Miage-nyūdō is a type of yōkai told about on Sado Island (Sado, Niigata Prefecture). They are a type of mikoshi-nyūdō.

==Mythology==
When climbing a small slope at night, something taking on the appearance of a little bōzu would appear in front, and by looking up, it would become taller, and the person looking at it would fall down backwards. It is said that by chanting "miage-nyūdō, I've seen past you (見上入道、見越した)" and lying down forwards, it would disappear. In Hamochi, Sado District (now a part of Sado), it is said that the miage-nyūdō that appears at a place called Tsujidō would steal food and money from travelers.
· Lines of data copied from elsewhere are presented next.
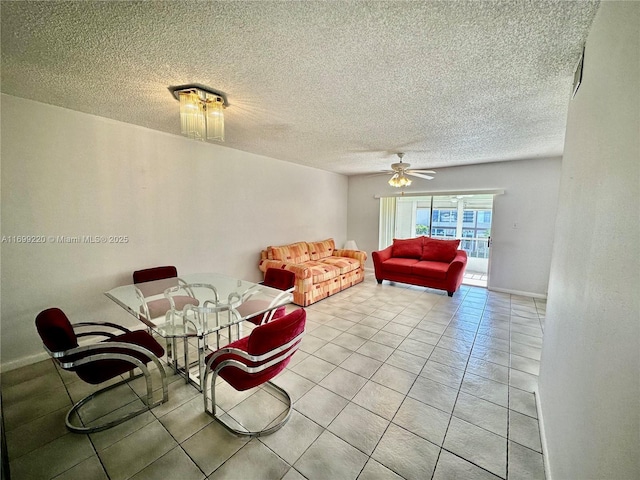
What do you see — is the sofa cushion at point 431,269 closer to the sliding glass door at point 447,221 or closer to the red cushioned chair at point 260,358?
the sliding glass door at point 447,221

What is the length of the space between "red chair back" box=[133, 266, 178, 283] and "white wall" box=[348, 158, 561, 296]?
5.13 meters

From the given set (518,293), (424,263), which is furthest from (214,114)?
(518,293)

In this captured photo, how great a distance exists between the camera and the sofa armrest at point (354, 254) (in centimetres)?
537

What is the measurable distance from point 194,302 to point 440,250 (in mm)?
4495

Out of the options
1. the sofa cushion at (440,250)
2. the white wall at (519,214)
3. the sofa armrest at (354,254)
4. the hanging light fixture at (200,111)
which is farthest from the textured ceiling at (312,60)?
the sofa armrest at (354,254)

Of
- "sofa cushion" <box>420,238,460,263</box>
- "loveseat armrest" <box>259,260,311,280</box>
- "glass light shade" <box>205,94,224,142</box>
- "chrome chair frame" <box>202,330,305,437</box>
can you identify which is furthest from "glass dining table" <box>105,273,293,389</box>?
"sofa cushion" <box>420,238,460,263</box>

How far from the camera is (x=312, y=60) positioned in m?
1.64

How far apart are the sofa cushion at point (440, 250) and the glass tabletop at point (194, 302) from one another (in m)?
3.65

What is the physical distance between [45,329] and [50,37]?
5.60 ft

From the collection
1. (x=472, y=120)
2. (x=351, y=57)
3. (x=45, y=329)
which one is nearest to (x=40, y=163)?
(x=45, y=329)

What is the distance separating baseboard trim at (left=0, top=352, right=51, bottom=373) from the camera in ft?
7.58

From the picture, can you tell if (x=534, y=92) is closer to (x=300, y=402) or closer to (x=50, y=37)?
(x=300, y=402)

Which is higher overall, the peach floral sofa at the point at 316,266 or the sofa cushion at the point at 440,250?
the sofa cushion at the point at 440,250

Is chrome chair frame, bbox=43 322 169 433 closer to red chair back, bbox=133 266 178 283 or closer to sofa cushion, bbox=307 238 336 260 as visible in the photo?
red chair back, bbox=133 266 178 283
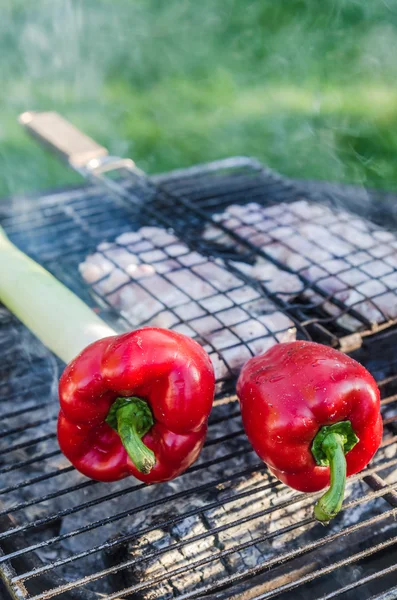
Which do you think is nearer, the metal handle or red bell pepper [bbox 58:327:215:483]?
red bell pepper [bbox 58:327:215:483]

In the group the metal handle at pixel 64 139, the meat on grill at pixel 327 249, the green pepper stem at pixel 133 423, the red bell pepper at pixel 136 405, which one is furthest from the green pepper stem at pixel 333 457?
the metal handle at pixel 64 139

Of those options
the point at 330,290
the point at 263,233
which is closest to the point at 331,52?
the point at 263,233

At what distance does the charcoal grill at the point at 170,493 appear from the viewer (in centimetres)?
188

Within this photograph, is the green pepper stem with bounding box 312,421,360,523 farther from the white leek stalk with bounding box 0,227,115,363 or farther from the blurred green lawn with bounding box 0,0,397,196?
the blurred green lawn with bounding box 0,0,397,196

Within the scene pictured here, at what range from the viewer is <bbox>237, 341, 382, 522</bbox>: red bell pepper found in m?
1.84

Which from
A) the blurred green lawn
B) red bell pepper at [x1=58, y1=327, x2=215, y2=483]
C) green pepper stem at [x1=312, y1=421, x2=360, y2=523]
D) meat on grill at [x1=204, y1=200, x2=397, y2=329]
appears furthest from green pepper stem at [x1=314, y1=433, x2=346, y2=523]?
the blurred green lawn

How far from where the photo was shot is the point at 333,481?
1.68 meters

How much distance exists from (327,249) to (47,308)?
1480 mm

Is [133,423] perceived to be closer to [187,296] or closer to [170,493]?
[170,493]

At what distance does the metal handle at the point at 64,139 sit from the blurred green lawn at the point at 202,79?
1.85 metres

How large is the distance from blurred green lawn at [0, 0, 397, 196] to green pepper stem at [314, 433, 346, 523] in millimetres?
4674

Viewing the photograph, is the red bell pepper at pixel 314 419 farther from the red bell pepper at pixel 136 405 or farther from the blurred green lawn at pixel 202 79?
the blurred green lawn at pixel 202 79

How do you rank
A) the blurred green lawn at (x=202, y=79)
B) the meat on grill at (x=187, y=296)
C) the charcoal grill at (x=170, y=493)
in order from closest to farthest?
the charcoal grill at (x=170, y=493)
the meat on grill at (x=187, y=296)
the blurred green lawn at (x=202, y=79)

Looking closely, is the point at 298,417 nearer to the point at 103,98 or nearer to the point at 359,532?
the point at 359,532
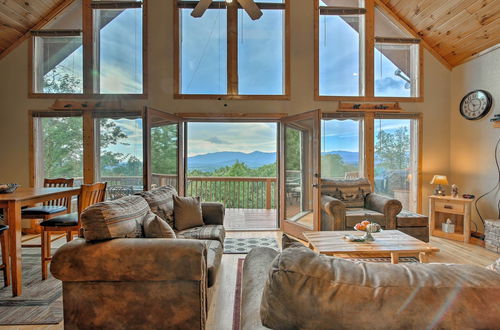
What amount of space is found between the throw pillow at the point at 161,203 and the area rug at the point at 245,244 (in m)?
1.09

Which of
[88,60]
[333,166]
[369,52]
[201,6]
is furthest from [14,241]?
[369,52]

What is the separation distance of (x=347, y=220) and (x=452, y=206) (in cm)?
190

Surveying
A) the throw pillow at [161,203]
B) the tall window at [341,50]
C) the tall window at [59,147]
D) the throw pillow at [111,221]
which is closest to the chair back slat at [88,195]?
the throw pillow at [161,203]

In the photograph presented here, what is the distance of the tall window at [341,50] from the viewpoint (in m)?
4.57

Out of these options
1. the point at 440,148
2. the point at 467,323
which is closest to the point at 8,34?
the point at 467,323

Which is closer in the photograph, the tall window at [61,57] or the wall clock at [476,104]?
the wall clock at [476,104]

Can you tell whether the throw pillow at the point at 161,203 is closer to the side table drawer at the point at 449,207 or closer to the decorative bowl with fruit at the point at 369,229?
the decorative bowl with fruit at the point at 369,229

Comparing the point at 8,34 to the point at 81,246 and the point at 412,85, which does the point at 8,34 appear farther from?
the point at 412,85

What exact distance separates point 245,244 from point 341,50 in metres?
3.80

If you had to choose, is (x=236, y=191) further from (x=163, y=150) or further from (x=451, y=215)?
(x=451, y=215)

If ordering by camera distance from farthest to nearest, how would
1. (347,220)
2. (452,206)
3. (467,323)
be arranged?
(452,206), (347,220), (467,323)

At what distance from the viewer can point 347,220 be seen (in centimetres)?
357

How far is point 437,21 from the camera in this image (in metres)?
4.14

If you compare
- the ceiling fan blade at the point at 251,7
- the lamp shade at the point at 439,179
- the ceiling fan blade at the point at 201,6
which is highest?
the ceiling fan blade at the point at 201,6
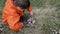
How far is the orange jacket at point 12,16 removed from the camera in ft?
15.1

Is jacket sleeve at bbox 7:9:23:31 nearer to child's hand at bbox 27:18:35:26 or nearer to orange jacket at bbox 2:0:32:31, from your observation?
orange jacket at bbox 2:0:32:31

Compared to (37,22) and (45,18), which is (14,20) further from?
(45,18)

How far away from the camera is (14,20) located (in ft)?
Answer: 15.2

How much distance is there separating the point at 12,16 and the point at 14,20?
8 centimetres

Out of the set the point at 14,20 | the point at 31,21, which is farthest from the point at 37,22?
the point at 14,20

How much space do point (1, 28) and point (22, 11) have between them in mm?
478

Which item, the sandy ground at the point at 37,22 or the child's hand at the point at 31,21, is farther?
the child's hand at the point at 31,21

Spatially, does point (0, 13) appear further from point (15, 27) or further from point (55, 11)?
point (55, 11)

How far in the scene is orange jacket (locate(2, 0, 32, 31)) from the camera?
460 cm

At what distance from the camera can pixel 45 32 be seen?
4543 mm

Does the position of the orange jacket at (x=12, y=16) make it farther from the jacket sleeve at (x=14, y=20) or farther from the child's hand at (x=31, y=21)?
the child's hand at (x=31, y=21)

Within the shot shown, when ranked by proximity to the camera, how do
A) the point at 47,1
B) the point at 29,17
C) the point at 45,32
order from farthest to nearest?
1. the point at 47,1
2. the point at 29,17
3. the point at 45,32

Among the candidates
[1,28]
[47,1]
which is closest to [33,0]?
[47,1]

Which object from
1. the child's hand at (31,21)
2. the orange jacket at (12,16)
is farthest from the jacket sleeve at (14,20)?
the child's hand at (31,21)
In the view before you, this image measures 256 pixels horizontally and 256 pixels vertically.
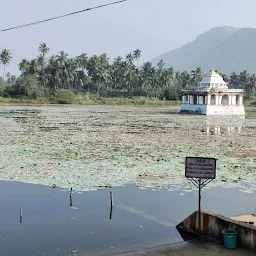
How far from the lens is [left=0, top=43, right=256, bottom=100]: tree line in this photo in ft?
350

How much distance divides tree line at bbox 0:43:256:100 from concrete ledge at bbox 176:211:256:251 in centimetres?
9198

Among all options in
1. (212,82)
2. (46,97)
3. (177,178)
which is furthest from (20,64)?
(177,178)

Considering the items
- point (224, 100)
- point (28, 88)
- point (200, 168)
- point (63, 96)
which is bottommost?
point (200, 168)

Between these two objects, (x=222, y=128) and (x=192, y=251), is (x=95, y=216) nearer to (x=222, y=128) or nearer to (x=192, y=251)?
(x=192, y=251)

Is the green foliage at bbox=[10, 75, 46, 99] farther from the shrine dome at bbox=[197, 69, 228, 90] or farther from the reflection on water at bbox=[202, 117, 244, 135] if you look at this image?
the reflection on water at bbox=[202, 117, 244, 135]

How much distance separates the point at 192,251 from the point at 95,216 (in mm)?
3459

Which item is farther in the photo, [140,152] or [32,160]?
[140,152]

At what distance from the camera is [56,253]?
8.95 metres

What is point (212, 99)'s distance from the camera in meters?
73.6

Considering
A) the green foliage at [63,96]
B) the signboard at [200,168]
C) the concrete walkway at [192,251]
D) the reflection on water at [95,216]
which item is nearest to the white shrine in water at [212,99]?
the green foliage at [63,96]

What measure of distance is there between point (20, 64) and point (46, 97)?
480 inches

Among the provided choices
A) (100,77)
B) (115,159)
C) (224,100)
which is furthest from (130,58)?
(115,159)

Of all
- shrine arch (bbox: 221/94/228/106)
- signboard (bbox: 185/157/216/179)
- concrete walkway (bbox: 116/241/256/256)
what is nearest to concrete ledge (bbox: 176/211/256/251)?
concrete walkway (bbox: 116/241/256/256)

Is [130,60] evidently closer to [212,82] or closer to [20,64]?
[20,64]
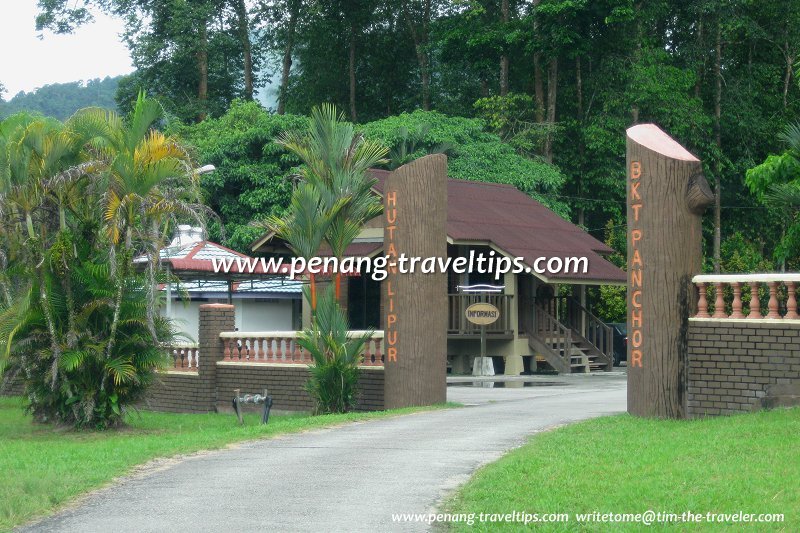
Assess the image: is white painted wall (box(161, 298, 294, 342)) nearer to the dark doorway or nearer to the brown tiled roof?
the dark doorway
In Utami, Ryōtsu (now a part of Sado), it is said that they are in places where trees grow thickly and is dim even at noon, and that a large stone called the "miage-ishi (見上石, look up stone)" has shapeshifted into a nyūdō. Once, a traveler met this, and by chanting "miage-nyūdō, I've seen past you" and striking it with a rod, the nyūdō disappeared. It is said that afterwards, when a jizō was deified above the rock, the nyūdō no longer appeared.

Also, in a legend of Akadomari (now a part of Sado), Sado District, there was a miage-nyūdō that squashed and killed night travelers, but it once accidentally fell to the bottom of a ravine, and since it was helped by someone under the condition that it would "no longer attack people" and to "stay away from that place," it no longer appeared there, and it is said that this ravine started to be called the "nyūdō marsh".

In Hatano, Sado District (now a part of Sado), it is said that when those who meet a miage-nyūdō say, "the miage-nyūdō I saw before was much larger" and thus challenge it, and since its feet would thus become thinner, a violent sound would result, and the miage-nyūdō would fall down.

==Appearance in media==
In GeGeGe no Kitaro, it appeared taking on the appearance of the yōkai, the aobōzu appeared, but they are completely unrelated.

In chapter 6 of Mahoutsukai no Yoru, Shizuki jokingly refers to a large Aoko that appears in his dream as a miage nyudo.